Laras Leben läuft im Moment nicht perfekt. Ihr Freund hat sich von ihr getrennt, ihre Geschäftspartnerin liegt lieber am Strand, als sich um die Firma zu kümmern und dann muss Lara auch noch auf die Beerdigung ihrer Großtante Sadie, die sie noch nicht einmal kannte.
Und als wenn Lara nicht schon genug genervt wäre, erscheint ihr diese auch noch als Geist.

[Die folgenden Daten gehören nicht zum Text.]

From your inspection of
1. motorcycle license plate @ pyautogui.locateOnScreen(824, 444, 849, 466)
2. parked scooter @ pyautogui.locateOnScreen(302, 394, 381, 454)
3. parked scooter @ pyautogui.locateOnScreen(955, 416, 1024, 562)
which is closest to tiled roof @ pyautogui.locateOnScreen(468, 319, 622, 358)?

Sadie, die als 23jähriges Mädchen nun Laras Leben durcheinander wirbelt, tanzt begeistert Charleston und hat eine Vorliebe für Fransenkleider, ebenso, wie es in den Zwanzigern modern war.
Doch eines fehlt Sadie noch zu ihrem Glück; ihre heißgeliebte Libellenkette. Und die soll Lara nun, für Sadie, finden.
Frech, manchmal schamlos und doch wahnsinnig liebenswert wirbelt die Großtante Laras Leben durcheinander. So muss Lara einen wildfremden Mann daten, weil es Sadie als Geist nicht möglich ist. Und natürlich soll beim Date auch getanzt werden, Charleston natürlich.
Lara lernt, Dinge von anderer Seite zu betrachten und Sadie öffnet ihr dabei, oftmals hilfreich die Augen.
Sophie Kinsella hat es geschafft einen humorvollen, temporeichen Roman zu schreiben, der in seiner Art, zum Nachdenken anzuregen, einzigartig ist. Während man noch über Sadies letzte Frechheit lacht, gerät die Handlung immer wieder in eine Richtung, die Vergänglichkeit, verpasste Chancen und eben auch das Thema Tod beleuchtet. Dieser besondere Mix, macht dieses Buch lesenswert und wahnsinnig liebenswert. Es passt einfach, vom Cover, bis zum letzten Wort!!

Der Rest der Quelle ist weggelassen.